Mais ses scènes ont été coupées au montage.
Greta Scacchi, qui incarnait l'épouse de Barnes, a connu le même
sort, tout comme Gina Gershon.
Desplat, à la portée des américains
La partition de Syriana est signée par un grand compositeur français
Alexandre Desplat, connu notamment pour sa collaboration avec Marion Vernoux
(Love etc.) et Jacques Audiard : il a ainsi été primé
en 2004 à Berlin pour la BO de De battre, mon coeur s'est arrêté.

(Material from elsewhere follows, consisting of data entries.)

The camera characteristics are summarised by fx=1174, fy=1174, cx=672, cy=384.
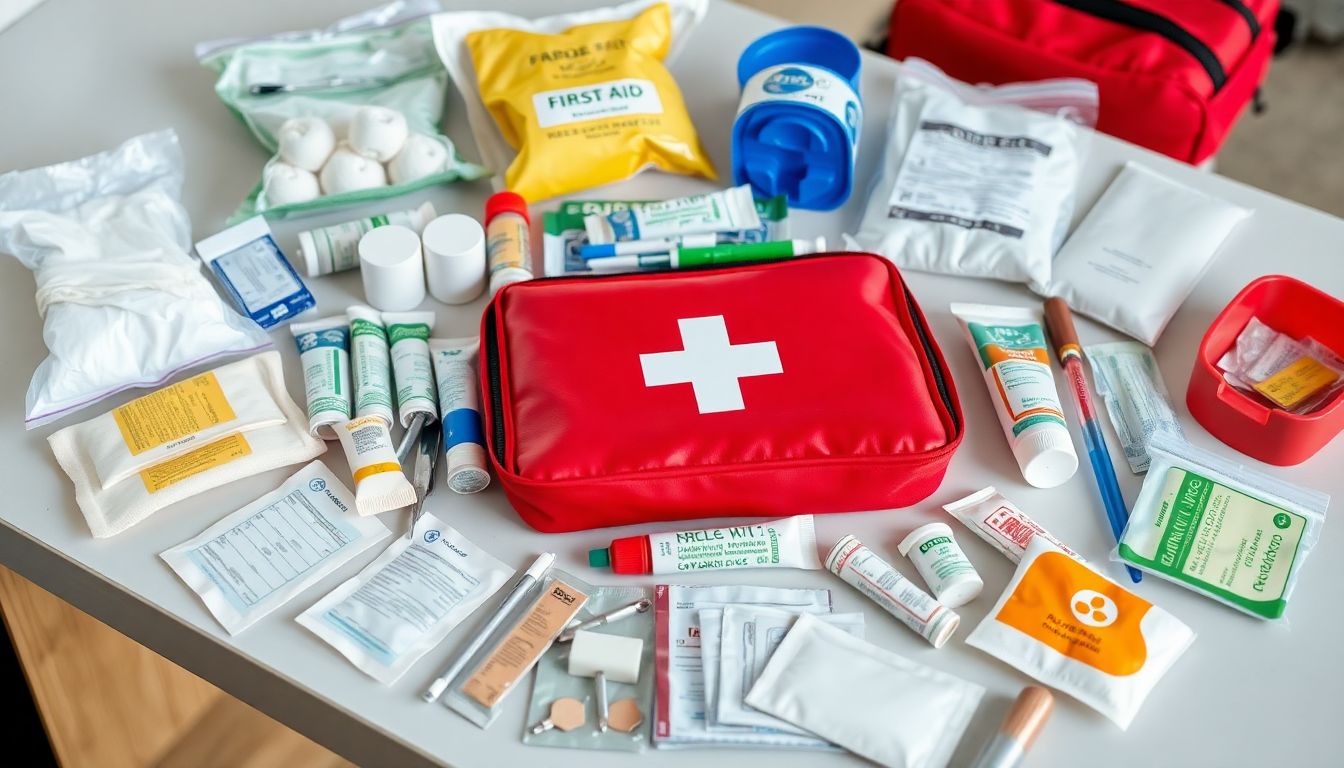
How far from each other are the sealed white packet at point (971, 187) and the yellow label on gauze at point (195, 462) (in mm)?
516

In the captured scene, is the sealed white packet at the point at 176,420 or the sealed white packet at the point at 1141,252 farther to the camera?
the sealed white packet at the point at 1141,252

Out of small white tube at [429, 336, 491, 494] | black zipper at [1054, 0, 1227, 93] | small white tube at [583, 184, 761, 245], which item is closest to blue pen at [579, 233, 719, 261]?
small white tube at [583, 184, 761, 245]

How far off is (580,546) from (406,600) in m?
0.12

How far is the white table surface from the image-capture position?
721 millimetres

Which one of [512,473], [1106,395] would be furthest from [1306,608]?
[512,473]

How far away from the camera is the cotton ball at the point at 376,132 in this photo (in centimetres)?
99

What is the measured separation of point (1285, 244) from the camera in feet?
3.35

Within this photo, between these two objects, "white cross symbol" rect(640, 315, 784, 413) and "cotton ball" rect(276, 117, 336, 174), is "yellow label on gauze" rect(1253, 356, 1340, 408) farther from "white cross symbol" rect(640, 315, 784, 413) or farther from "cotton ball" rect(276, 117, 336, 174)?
"cotton ball" rect(276, 117, 336, 174)

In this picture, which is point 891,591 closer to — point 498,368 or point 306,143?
point 498,368

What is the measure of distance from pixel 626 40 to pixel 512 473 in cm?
48

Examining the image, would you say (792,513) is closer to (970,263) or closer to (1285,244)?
(970,263)

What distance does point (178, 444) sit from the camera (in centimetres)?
82

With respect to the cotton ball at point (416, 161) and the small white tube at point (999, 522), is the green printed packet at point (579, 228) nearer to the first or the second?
the cotton ball at point (416, 161)

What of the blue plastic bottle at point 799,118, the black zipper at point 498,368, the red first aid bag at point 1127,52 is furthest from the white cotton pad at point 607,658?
the red first aid bag at point 1127,52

Toutefois, Syriana n'est pas sa première expérience hollywoodienne,
puisqu'on lui doit entre autres les musiques de Birth avec Nicole Kidman,
de La Jeune fille à la perle avec Scarlett Johansson ou encore
des Bienfaits de la colère avec Kevin Costner. La bande originale
de Syriana a valu au Français une nomination aux Golden Globes
en 2006.
Jocelyn qui vient
Un des collègues de Matt Damon est interprété par
le Français Jocelyn Quivrin. Ce jeune comédien s'est fait
connaître en 2001 en incarnant le rôle-titre dans Rastignac
ou les ambitieux, adaptation de Balzac pour le petit écran. Il
a tourné depuis dans L'Empire des loups, Grande école ou
encore Jacquou Le Croquant.
Salué par l'AFI
Syriana est l'un des longs métrages choisis par l'American Film
Institute pour son top ten de l'année 2005.